22 Ocak 2011 Cumartesi

Krişhnamurti

Düşünür Krishnamurti’ye göre pekçok insan; kendini gözlemek, günlük yaşamdan bir şeyler öğrenmek yerine başkalarının söylediklerini tekrarlayarak, ne söylenip ne söylenmediğini tartışarak günlerini geçirir. Bu durum enerji kaybıyla birlikte öğrenme kapasitesindeki düşüşü beraberinde getirir. Böylece kendimizden ve davranışlarımızdan öğrenme konusunda tembelleşiriz.

Nasıl ki bir insanın evinin düzeninden kendisi sorumluysa bir insanın zihinsel düzeninden, davranışlarından, alışkanlıklarından da başkaları değil kendisi sorumludur. Bireyin kendi sorumluluğunu kavrayabilmesi için öncelikle zihinsel bir disipline sahip olmadığını kabul etmesi gerekir. Yani gözlem yapmadığını, yeni kavrayışlara yeni idraklere ulaşmadığını, yerinde saydığını, günlerinin ve yıllarının mekanik tekrarlarla geçtiğini görmesi gerekir.

Eğer birey, kimi şeyleri mekanik olarak tekrarlayıp durmak yerine o şeylerin anlatmak istediğini idrak edip kavrayabiliyorsa, günün hiç olmazsa kimi anlarında kendini sorgulayıp yeni çıkarımlar yapabiliyorsa, kendini objektif bir gözlem altında tutup, müşahade ettiği kimi yanlarıyla uğraşmayı ve pozitife çevirmeyi hedefliyorsa bir umut var demektir.

Zihinlerimizi belirli bir disiplin altında kullanmayı ve bu disiplin sayesinde yeni şeyler öğrenmeyi bilmiyoruz.
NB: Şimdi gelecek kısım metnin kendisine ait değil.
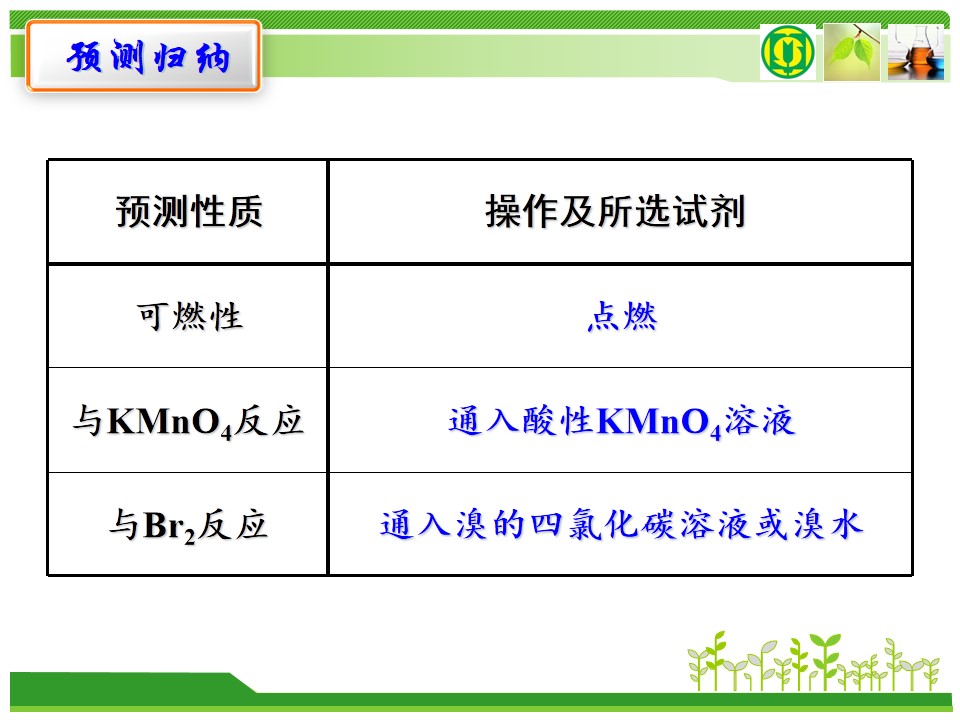 预测归纳

| 预测性质 | 操作及所选试剂 |
|---|---|
| 可燃性 | 点燃 |
| 与$KMnO_4$反应 | 通入酸性$KMnO_4$溶液 |
| 与$Br_2$反应 | 通入溴的四氯化碳溶液或溴水 |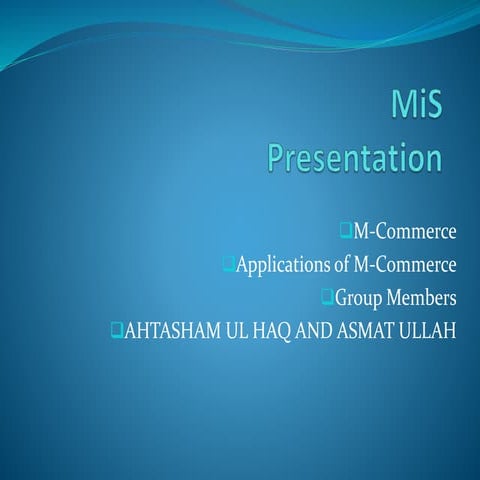 MiS
Presentation

❑M-Commerce
❑Applications of M-Commerce
❑Group Members
❑AHTASHAM UL HAQ AND ASMAT ULLAH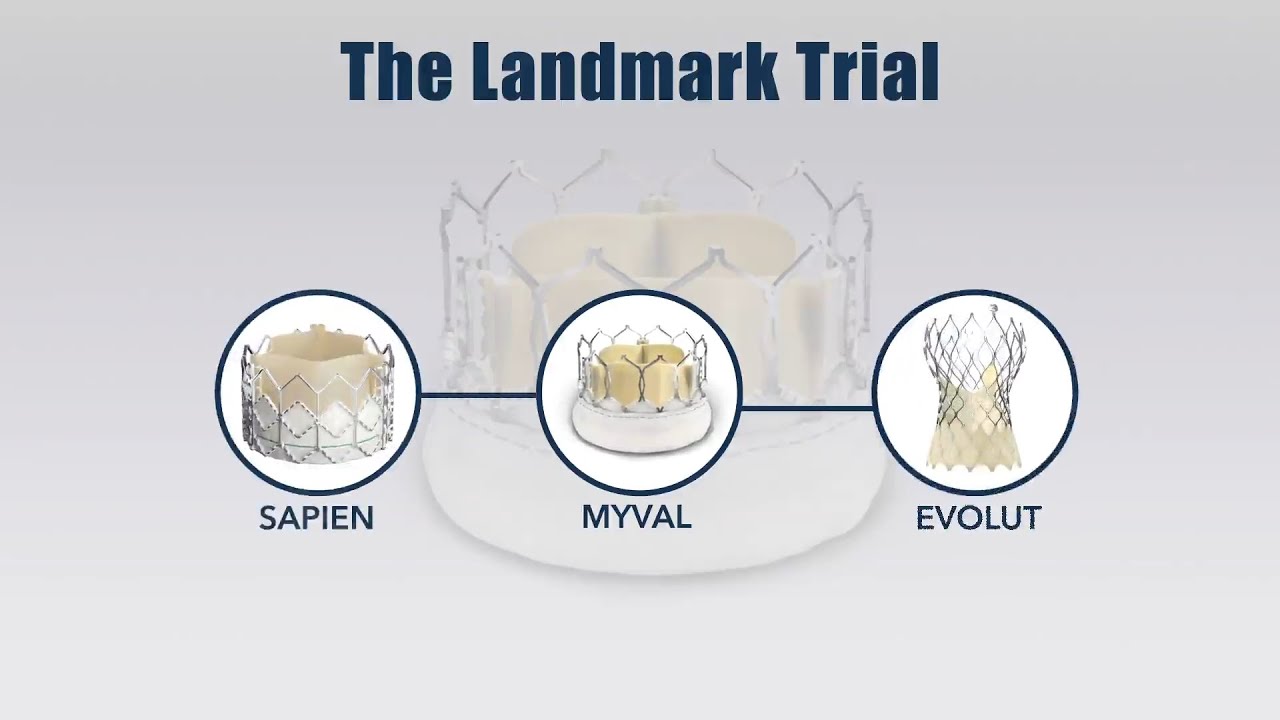 The Landmark Trial

SAPIEN

MYVAL

EVOLUT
Bir kişiden, bir kitaptan bir öğretmenden değil kendi zihninin, kendi yüreğinin gözleminden öğrenen, kendi davranışlarından öğrenen anlamına gelir. Bu öğrenme belirli bir disiplini gerektirir. Burada kastedilen kurallara bağlı bir disiplin değildir. Kuralların, boyun eğmenin ve şekilciliğin olduğu yerde öğrenme yoktur. Gözleme dayalı öğrenme günlük yaşamdan öğrenmek, birbirimizle ilişkilerimizden öğrenmek, zihnin derinliklerinden öğrenmektir.

Öğrenen zihin daima esnek ve aktiftir.